While B&O faded away in 1987, numerous companies continue to use its naming logic. The most famous of these is the short line conglomerate Genesee & Wyoming, which in turn owns more than 100 rail lines across the continent. Many of these subsidiaries carry names with local connotations, joined by an ampersand, such as Buffalo & Pittsburgh, Louisiana & Delta, and St. Lawrence & Atlantic. Why does G&W persist in using these sorts of names? In this case, it’s all about public relations. Local names play better in small towns, local press, or the statehouse; they make G&W’s various operating subsidiaries seem less like parts of a major outsider corporation, and more like part of the community.

Yet not all railways had such elegant and functional names. Consider Chicago, Burlington & Quincy. Chicago? Sure, but Burlington? Quincy? Neither Iowa city is exactly a metropolis. The railway was originally intended to connect its namesakes, but kept growing, until one day it stretched to Kansas City, Mo., and Denver, from Montana to Texas.

A similar story applies to Atchison, Topeka, & Santa Fe Railway.

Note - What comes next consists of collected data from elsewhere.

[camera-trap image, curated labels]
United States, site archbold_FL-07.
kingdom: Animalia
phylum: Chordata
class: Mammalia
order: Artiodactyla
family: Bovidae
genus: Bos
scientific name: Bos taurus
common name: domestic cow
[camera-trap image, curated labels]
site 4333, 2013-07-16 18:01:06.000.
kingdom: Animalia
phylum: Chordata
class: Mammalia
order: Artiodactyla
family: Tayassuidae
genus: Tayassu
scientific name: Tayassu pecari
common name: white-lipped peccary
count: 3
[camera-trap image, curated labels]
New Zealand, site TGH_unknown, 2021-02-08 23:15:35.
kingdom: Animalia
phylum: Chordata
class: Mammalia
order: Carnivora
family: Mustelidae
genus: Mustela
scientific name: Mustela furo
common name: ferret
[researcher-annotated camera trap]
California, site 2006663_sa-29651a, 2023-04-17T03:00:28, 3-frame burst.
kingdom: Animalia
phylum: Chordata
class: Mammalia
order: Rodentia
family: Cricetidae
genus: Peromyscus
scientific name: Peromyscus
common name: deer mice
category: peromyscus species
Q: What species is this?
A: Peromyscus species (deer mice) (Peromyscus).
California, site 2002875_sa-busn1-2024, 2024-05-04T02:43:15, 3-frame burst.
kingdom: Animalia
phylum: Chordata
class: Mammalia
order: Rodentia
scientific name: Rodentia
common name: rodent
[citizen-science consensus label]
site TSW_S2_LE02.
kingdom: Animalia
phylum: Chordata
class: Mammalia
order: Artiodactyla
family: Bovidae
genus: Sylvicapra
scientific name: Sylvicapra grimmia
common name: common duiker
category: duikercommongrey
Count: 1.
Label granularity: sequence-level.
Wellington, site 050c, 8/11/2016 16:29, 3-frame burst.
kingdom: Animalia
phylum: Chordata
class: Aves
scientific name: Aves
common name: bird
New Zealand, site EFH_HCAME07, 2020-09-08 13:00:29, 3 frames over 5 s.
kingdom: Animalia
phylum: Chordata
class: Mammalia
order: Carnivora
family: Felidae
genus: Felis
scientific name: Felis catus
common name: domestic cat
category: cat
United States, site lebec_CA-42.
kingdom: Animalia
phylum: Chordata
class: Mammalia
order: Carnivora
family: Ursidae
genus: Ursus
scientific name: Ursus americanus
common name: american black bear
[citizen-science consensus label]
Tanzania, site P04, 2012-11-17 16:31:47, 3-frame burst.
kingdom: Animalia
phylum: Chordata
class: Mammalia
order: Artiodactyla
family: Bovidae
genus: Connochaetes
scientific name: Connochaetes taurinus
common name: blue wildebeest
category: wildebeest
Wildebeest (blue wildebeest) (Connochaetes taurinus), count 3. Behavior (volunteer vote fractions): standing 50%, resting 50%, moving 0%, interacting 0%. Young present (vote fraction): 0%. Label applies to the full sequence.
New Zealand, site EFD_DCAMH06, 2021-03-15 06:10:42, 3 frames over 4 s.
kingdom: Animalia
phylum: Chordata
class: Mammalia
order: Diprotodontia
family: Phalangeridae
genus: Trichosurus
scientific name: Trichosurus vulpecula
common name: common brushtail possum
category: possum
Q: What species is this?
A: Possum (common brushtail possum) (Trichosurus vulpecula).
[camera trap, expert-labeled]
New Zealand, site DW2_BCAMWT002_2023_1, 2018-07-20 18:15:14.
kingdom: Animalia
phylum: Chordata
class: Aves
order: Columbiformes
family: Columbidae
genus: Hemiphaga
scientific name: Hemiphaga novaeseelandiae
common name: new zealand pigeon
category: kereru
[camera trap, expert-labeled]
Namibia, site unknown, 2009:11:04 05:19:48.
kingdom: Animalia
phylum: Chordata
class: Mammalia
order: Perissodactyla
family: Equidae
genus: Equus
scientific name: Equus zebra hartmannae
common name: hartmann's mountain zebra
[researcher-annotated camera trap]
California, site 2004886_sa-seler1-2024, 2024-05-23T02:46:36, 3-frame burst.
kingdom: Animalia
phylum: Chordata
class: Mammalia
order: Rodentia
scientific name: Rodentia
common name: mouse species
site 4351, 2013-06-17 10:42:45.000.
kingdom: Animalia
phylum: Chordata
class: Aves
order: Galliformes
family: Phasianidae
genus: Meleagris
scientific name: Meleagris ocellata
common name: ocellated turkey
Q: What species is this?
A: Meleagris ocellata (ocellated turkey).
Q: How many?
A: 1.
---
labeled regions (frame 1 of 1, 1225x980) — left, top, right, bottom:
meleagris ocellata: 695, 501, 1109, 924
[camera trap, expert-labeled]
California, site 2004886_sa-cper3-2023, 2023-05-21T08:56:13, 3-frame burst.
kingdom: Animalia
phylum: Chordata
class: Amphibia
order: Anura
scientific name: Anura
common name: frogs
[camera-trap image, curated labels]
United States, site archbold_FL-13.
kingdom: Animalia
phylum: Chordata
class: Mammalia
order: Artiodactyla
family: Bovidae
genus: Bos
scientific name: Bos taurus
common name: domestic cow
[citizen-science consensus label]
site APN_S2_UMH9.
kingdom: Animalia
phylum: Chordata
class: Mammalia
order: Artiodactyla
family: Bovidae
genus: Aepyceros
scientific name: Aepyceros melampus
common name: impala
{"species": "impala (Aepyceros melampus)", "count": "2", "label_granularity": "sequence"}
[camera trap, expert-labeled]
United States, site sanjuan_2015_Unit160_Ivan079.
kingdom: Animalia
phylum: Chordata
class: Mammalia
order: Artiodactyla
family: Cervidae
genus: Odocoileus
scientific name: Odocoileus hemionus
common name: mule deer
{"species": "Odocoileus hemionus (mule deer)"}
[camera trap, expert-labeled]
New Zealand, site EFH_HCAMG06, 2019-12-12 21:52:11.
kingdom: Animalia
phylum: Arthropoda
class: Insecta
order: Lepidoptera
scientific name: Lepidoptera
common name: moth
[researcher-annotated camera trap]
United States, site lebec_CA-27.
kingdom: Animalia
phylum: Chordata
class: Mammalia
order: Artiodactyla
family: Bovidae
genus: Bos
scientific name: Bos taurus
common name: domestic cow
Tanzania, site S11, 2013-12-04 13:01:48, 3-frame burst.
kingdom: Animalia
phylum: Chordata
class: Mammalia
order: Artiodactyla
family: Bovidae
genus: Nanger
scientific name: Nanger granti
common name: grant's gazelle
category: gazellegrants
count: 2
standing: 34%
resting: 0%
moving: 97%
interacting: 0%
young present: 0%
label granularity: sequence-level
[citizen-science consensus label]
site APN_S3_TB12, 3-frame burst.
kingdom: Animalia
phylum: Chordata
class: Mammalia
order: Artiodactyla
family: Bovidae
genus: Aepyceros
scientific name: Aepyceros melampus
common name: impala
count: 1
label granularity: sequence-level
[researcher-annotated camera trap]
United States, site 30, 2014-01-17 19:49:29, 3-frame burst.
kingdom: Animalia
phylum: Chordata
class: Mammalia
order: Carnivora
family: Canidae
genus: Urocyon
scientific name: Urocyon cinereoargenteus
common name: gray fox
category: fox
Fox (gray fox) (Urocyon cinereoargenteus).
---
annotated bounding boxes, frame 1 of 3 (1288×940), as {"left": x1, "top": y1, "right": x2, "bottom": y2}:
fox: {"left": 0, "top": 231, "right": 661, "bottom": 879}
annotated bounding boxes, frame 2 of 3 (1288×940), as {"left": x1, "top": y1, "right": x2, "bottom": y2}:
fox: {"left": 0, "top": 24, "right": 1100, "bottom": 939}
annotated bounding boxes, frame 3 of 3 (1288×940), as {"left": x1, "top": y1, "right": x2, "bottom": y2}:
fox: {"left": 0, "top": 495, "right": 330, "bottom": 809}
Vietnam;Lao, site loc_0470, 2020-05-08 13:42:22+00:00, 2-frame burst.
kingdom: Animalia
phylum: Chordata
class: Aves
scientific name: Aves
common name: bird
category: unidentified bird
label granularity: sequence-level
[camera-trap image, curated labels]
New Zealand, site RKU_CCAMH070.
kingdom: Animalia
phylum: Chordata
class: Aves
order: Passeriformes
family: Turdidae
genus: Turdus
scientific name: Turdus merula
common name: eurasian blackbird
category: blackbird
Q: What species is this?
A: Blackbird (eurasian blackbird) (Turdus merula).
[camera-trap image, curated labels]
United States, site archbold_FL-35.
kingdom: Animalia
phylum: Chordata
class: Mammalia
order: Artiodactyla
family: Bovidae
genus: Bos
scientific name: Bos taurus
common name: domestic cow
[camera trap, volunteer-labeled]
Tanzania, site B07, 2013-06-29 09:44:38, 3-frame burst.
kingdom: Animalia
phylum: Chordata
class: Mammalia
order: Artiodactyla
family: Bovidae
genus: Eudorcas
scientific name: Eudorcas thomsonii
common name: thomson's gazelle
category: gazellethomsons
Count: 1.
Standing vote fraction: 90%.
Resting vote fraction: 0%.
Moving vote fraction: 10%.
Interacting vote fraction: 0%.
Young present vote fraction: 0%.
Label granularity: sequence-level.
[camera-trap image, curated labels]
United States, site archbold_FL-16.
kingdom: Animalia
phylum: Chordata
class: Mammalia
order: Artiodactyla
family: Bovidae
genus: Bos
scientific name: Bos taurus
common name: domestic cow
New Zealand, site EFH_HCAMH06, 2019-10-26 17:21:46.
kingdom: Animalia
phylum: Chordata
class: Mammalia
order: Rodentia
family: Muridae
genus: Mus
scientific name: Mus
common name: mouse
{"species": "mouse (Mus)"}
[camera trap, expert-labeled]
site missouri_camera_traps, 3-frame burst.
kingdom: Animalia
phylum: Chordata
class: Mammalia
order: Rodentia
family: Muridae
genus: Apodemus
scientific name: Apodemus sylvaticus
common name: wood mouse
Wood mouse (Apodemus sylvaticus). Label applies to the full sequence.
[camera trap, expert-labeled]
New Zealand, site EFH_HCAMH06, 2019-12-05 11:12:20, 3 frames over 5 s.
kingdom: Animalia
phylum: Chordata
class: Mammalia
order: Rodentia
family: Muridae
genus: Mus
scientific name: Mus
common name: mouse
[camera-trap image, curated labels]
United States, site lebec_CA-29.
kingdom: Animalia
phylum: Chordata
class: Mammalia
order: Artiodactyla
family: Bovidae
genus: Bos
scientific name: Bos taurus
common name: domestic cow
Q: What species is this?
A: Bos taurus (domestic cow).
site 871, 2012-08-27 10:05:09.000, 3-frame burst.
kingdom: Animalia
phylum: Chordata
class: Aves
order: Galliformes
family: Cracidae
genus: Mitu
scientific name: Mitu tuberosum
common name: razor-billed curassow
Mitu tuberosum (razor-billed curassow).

Founded in the late 1850s to link its two namesake towns in Kansas, the name “Santa Fe” at the end was meant to hint at a larger goal, to duplicate the Santa Fe Trail to New Mexico. As the company continued to grow, it began using the “Santa Fe” nickname for marketing, but the official name remained until its end in 1995.

Another naming approach is the ambitious mode. This is formulaic, combining a generic but still geographic term to another that communicates scale. Great Northern. Illinois Central. Canadian National. Best of all? The still-extant Union Pacific. Love it or hate it as a company, the name immediately communicates that it connects the U.S. with the Pacific Ocean.

Some names speak to grand plans that never came to fruition. Chicago, Rock Island & Pacific never met the ocean. New York, Ontario & Western never left the Empire State. St. Louis-San Francisco never expanded west of Texas.

In the last several decades, however, many railway companies seem to have an allergy to identifiable names. The trend likely began with the formation of CSX in the 1980s. The three-letter name is rather clever, as it represented Chessie System (C) and Seaboard System (S), with the “X” standing for expansion beyond just railroads to real estate, intermodal services, and more. However, the name is more of a “backronym,” clever marketing explained after the fact. Nothing in the name clues you in to what region it serves.

Fast forward to the 1996 merger of Burlington Northern and Santa Fe. The combined conglomerate was known as “Burlington Northern Santa Fe,” but just 10 years later, the company changed its formal name to “BNSF Railway” — all meaning removed from the initials to promote corporate simplicity.

More recently, Canadian Pacific merged with Kansas City Southern, and began marketing itself as CPKC. However inelegant this name is, at least the initials stand for something. For now.

Maybe someday, the final round of mergers will occur leaving us with just two, truly transcontinental systems. If that comes to pass, what will it be called? CPKCUPNS? BNSFCSXCN? Atlantic Union and Union National? Maybe X-RAIL or USRail? Only time will tell.

—Alexander Benjamin Craghead is a transportation historian, photographer, artist, and author.